[Begin Records supplied]

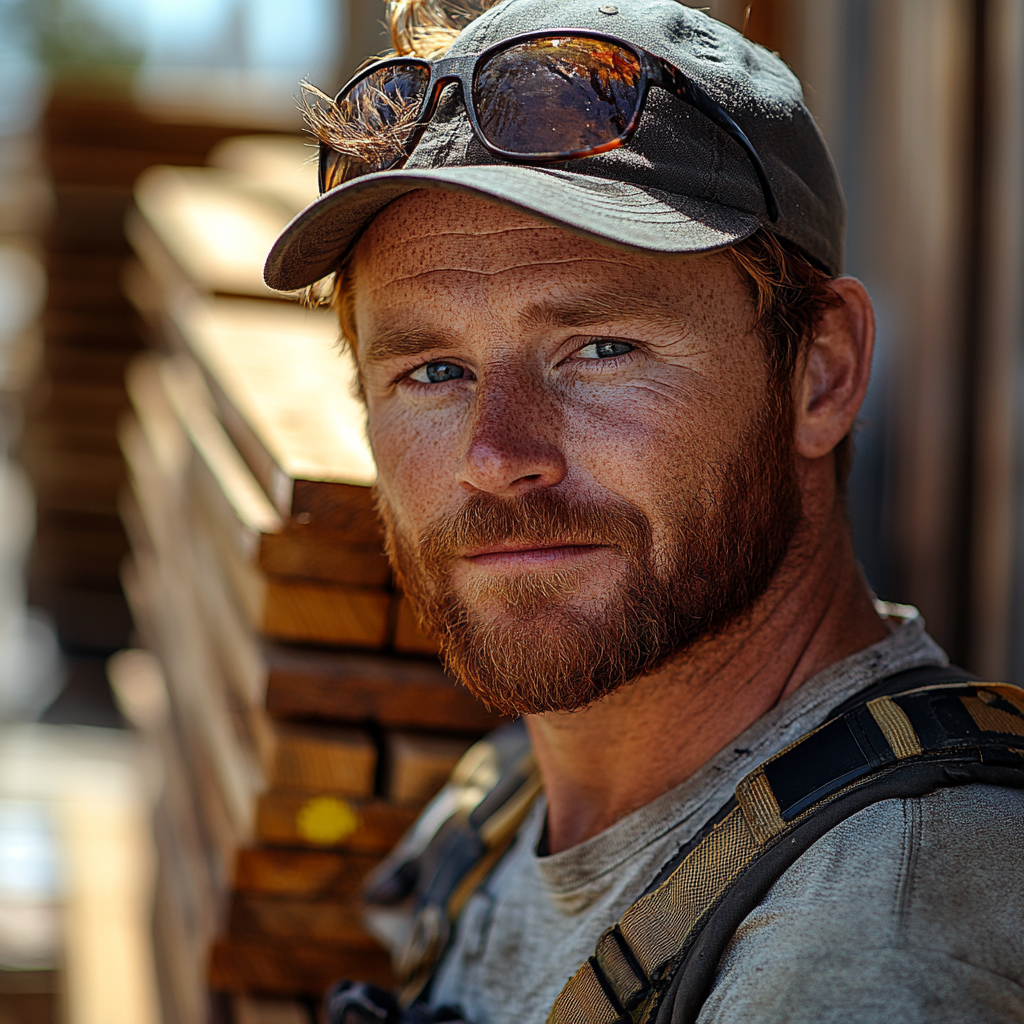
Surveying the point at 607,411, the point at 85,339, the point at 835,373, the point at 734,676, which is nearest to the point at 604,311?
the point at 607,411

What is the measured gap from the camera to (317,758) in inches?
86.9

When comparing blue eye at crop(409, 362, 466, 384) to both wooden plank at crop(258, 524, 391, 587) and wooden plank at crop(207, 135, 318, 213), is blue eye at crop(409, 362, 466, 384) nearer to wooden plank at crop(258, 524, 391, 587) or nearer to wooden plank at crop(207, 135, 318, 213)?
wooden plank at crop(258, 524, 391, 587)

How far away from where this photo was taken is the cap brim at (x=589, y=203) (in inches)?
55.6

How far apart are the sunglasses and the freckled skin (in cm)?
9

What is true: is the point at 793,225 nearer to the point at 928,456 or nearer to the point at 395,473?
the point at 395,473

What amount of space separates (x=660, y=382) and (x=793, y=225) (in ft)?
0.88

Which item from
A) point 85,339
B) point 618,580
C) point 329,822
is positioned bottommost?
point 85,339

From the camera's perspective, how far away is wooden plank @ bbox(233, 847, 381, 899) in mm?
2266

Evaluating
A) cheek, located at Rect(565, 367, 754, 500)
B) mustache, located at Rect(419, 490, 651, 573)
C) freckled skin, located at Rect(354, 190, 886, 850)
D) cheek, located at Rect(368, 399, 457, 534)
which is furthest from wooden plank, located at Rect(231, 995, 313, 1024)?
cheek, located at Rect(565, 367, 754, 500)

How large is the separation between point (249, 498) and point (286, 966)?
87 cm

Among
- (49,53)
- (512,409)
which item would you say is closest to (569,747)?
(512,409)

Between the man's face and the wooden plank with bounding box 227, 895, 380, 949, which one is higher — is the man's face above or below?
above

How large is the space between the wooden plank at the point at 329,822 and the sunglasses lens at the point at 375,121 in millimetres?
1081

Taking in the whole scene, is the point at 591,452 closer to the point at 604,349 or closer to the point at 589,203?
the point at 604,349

[End Records supplied]
[Begin Records supplied]

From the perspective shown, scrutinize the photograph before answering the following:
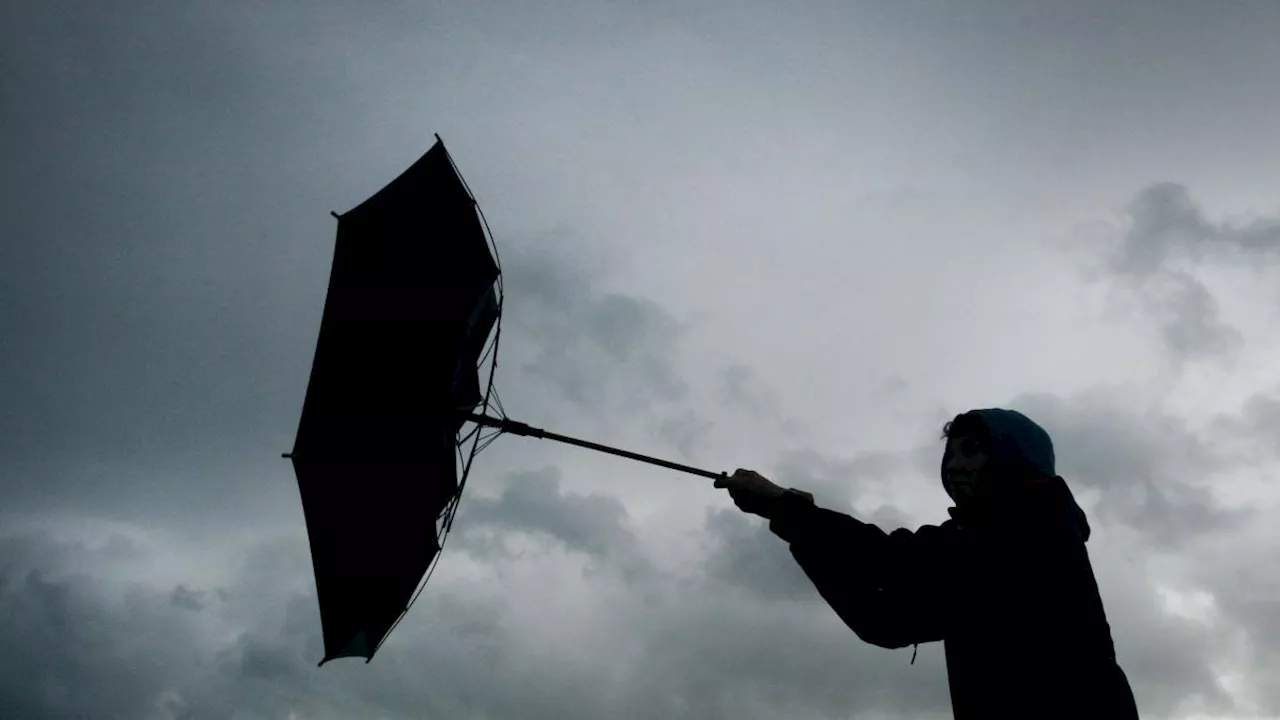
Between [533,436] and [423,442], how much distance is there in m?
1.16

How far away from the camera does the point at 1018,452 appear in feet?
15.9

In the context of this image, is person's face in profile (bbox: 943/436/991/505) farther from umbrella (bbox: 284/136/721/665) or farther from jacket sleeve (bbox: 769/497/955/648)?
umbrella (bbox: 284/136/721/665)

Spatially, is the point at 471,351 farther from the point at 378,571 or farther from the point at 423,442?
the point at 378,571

[End Records supplied]

# Requirements
Please report each line of the data above that contains the word "skin".

# Solution below
How far apart are the sunglasses and the freckled skin (in cm)?
C) freckled skin, located at Rect(354, 190, 886, 850)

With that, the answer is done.